### Objectives
(a) Please answer these about the shower paint thread:
(i) What kind of wood is the baton made of?
(ii) Which section of the forum does Jim suggest posting in if no one responds?
(iii) What does Eric The Viking recommend for the ultimate result?
(b) Pick up the shower paint thread after its last sentence and write the next part.

### Extract
***

# Waterproof white paint for a shower enclosure



## Pierre (3 Mar 2010)

Hi, sorry this may be a bit of a newbie question: I 've had to make up a baton to make a shower screen fit to an oddly-angled wall. I need to finish it in something white that will protect and waterproof the wood. 

What do you guys advise? I'd assumed a primer of some sort and a waterproof top coat. It's a fairly hard pine, if that's any help. 

Thanks!


----------



## yetloh (4 Mar 2010)

I'm afraid I can't hekp with this pne, but welcome to the forum anyway.

If you get no response from anyone, I suggest you post again on the General Woodworking section of the forum as that gets a lot more traffic.

Jim


----------



## Eric The Viking (9 Mar 2010)

Pierre":utzhuvye said:


> Hi, sorry this may be a bit of a newbie question: I 've had to make up a baton to make a shower screen fit to an oddly-angled wall. I need to finish it in something white that will protect and waterproof the wood.
> 
> What do you guys advise? I'd assumed a primer of some sort and a waterproof top coat. It's a fairly hard pine, if that's any help.



Marine paints, properly applied will do it. They're not cheap, and you do need to be scrupulous in preparation and finishing, but they can usually be bought in small quantities. 

If you have a chandlers nearby, the marine range from International Paints used to be good. For the ultimate result, use a marine two-part polyurethane (should be able to get this in white), but again it's expensive and you need to follow the instructions carefully.

***

### Collected data
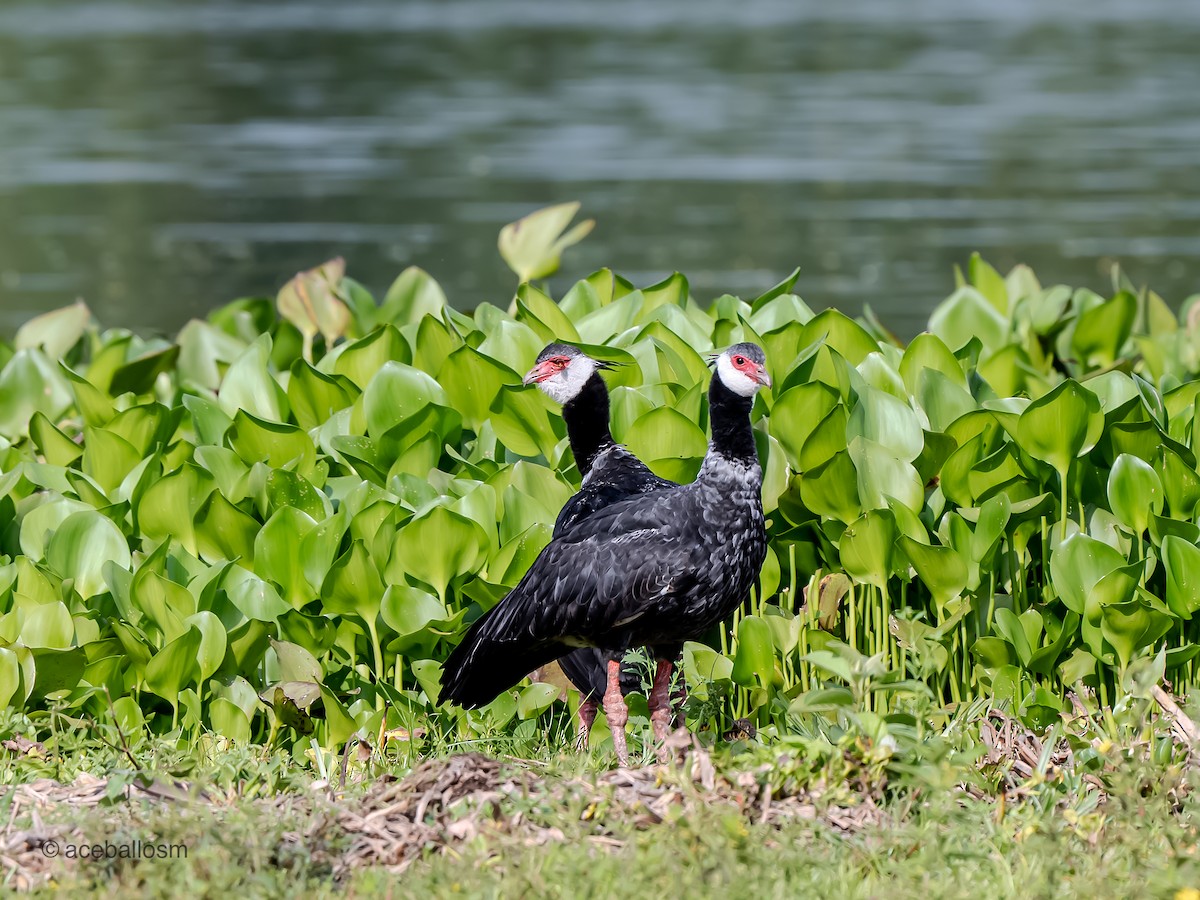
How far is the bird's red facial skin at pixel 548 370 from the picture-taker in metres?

***

### Outputs by task
(a)
(i) A fairly hard pine.
(ii) The General Woodworking section.
(iii) A marine two-part polyurethane.

(b)
Having said that, I used a one-part clear polyurethane varnish on some small mahogany mounting plates used outdoors (for door stays). They get a lot of weather but are holding up pretty well so far.


----------



## Lons (9 Mar 2010)

Pierre":1azf4s43 said:


> Hi, sorry this may be a bit of a newbie question: I 've had to make up a baton to make a shower screen fit to an oddly-angled wall. I need to finish it in something white that will protect and waterproof the wood.
> 
> What do you guys advise? I'd assumed a primer of some sort and a waterproof top coat. It's a fairly hard pine, if that's any help.
> 
> Thanks!



Have you thought about possibly cladding it with a white pvc trim or angle.

I've done so many times. very easy to cut to fit, just stick it and seal all round with silicone and you've got a neat permanant and well sealed job.

You can buy in lengths up to 5mtrs and they are cheap and freely available.
Look for anyone selling plastics or try the upvc window / conservatory companies. I guarantee you'll find something suitable

Bob


----------



## Lons (9 Mar 2010)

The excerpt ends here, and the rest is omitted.